_TEXT EXCERPT_:
And lastly, I feel it intrinsically…that there is a mind/brain dualism.
I never answered this, did I....I'm really sorry.
Being a "meat computer" isn't that big of a problem if it is strictly in the sense that we exist within the causal workings and physical parts of the brain. We just need to establish that the kind of things we talk about when we talk about as important to us can be entirely grounded in this context. We need to account for perceptions, sensations, awareness, intentions, reasons, whatever other psychological states, and free will.
[MENTION=12103]Erlian[/MENTION]
Lol, I have looked into that paper before, but it has been a while. As for the Pinker quote, he has misrepresented free will. Free will is not uncaused willing. While that was similar to Descartes' view, it isn't a modern view.
Speaking of it, is there a nessecity to have "created it yourself" for it to be a relative truth, or can you create an abolute yourself? Is there a relative truth that hasn't been created by us humans? I don't know if my thoughts make sense.

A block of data
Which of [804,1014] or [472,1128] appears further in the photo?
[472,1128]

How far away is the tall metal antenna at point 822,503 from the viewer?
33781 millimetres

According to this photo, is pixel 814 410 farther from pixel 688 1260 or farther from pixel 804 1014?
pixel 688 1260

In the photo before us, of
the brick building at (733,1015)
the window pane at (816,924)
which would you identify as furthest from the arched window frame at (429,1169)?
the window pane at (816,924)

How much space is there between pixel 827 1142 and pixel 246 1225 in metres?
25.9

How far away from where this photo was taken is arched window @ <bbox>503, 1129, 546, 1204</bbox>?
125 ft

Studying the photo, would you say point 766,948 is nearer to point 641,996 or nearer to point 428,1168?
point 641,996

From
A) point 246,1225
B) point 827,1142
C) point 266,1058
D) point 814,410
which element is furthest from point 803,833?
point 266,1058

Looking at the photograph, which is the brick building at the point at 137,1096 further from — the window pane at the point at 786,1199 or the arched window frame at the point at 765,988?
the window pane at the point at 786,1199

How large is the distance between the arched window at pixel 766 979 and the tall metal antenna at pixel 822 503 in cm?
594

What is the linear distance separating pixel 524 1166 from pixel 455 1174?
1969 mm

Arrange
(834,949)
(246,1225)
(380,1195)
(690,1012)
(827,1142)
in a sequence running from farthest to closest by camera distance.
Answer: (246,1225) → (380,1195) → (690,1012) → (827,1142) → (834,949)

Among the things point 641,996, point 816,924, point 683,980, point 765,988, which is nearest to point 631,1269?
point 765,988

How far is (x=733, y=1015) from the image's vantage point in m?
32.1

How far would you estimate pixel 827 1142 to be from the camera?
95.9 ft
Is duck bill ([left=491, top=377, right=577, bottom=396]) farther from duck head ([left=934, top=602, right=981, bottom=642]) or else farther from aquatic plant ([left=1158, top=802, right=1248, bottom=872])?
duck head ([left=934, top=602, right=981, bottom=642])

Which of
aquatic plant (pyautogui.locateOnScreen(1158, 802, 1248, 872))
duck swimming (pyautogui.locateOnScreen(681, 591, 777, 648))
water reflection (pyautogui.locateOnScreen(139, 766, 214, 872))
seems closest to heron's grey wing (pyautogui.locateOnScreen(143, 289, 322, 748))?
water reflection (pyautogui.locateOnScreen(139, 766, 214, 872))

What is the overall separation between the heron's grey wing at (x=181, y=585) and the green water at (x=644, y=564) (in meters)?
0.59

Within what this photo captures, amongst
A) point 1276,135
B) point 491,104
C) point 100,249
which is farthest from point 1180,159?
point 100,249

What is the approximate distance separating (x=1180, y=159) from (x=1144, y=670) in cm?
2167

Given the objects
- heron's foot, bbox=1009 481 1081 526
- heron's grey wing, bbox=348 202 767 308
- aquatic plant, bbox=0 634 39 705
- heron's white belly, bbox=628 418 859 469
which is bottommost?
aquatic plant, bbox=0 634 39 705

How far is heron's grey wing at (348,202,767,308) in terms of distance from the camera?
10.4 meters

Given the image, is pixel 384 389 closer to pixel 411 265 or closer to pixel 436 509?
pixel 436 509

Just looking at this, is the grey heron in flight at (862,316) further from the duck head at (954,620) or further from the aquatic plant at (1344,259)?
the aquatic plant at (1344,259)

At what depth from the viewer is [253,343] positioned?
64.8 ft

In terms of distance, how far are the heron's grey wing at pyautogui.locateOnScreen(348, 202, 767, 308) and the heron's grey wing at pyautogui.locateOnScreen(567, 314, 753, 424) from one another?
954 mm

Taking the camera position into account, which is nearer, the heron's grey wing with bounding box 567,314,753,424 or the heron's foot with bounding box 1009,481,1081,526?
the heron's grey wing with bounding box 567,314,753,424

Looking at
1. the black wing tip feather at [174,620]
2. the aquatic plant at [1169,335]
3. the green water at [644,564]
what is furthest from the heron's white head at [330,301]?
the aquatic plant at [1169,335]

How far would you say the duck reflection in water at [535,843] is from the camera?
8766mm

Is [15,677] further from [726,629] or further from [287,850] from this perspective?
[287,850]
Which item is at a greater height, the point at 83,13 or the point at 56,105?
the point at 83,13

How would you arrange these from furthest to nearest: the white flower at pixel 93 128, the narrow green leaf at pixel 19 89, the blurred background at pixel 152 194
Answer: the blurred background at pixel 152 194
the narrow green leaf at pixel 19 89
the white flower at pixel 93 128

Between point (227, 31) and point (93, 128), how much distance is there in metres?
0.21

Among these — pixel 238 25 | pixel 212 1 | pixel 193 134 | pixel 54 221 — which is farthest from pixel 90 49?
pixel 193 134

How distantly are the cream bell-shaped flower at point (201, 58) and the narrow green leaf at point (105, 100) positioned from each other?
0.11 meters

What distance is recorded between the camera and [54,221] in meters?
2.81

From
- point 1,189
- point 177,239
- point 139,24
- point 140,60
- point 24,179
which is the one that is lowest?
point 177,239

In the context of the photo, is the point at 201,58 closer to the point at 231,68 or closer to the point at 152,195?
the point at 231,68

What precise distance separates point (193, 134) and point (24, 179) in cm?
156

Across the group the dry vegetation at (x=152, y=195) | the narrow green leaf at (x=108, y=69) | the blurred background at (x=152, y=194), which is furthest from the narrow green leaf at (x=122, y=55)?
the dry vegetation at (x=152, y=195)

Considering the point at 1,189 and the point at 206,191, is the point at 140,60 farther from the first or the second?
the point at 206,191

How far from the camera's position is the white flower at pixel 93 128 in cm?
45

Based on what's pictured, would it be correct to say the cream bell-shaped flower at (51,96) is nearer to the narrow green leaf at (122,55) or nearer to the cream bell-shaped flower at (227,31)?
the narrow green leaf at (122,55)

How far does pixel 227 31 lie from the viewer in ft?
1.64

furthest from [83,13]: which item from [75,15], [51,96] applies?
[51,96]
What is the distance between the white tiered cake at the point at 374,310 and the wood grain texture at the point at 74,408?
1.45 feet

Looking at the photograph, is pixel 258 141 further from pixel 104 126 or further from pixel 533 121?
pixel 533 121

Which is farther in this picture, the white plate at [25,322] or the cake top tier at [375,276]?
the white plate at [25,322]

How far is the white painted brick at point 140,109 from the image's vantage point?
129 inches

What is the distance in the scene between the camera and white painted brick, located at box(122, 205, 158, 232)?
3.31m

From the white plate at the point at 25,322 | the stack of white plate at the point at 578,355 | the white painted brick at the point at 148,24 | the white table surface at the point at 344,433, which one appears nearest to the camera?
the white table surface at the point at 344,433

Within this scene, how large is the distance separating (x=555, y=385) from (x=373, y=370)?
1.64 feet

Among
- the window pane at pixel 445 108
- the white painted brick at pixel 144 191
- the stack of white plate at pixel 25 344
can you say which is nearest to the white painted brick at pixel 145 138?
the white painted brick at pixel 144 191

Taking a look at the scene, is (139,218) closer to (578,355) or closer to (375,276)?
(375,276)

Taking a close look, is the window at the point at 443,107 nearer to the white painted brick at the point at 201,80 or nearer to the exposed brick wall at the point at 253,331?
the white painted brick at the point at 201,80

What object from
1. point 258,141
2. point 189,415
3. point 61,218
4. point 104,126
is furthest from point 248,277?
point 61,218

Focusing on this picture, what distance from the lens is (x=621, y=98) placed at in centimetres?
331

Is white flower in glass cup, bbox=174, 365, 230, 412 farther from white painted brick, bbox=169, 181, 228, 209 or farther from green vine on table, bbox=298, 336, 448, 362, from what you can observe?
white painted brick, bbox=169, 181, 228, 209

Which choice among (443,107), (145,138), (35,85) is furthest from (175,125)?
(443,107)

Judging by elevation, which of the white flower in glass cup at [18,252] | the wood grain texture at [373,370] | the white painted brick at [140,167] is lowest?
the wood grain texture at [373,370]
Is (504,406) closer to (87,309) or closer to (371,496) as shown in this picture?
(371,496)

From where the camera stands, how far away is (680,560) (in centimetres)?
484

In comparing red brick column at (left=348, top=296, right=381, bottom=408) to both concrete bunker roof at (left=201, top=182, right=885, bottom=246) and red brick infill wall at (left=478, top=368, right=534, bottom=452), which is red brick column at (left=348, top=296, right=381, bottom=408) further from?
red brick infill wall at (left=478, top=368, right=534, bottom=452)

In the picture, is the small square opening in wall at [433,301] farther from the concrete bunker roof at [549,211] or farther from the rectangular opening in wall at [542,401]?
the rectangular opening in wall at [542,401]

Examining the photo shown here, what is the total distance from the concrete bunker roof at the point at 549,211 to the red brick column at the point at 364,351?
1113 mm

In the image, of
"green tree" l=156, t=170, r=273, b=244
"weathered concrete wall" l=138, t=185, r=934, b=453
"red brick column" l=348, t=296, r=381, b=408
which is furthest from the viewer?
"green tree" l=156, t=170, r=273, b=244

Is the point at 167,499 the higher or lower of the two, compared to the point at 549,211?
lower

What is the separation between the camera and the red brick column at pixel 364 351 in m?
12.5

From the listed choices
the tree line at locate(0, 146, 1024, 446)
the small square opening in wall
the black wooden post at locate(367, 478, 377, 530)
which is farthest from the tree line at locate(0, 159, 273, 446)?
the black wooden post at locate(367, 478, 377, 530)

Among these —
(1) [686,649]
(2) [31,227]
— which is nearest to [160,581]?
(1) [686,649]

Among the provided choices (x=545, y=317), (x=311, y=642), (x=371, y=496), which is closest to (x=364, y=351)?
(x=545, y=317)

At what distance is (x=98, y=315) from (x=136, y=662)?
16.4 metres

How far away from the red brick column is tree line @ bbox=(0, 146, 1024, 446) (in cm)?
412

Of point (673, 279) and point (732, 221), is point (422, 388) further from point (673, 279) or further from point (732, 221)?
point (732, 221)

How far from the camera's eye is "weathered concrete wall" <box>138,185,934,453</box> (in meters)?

_PROBLEM DESCRIPTION_: Reproduce the passage on mind-brain dualism and free will above, word for word, from "[MENTION=12103]Erlian[/MENTION]" to "a modern view.".

_WRITTEN ANSWER_:
[MENTION=12103]Erlian[/MENTION]
Lol, I have looked into that paper before, but it has been a while. As for the Pinker quote, he has misrepresented free will. Free will is not uncaused willing. While that was similar to Descartes' view, it isn't a modern view.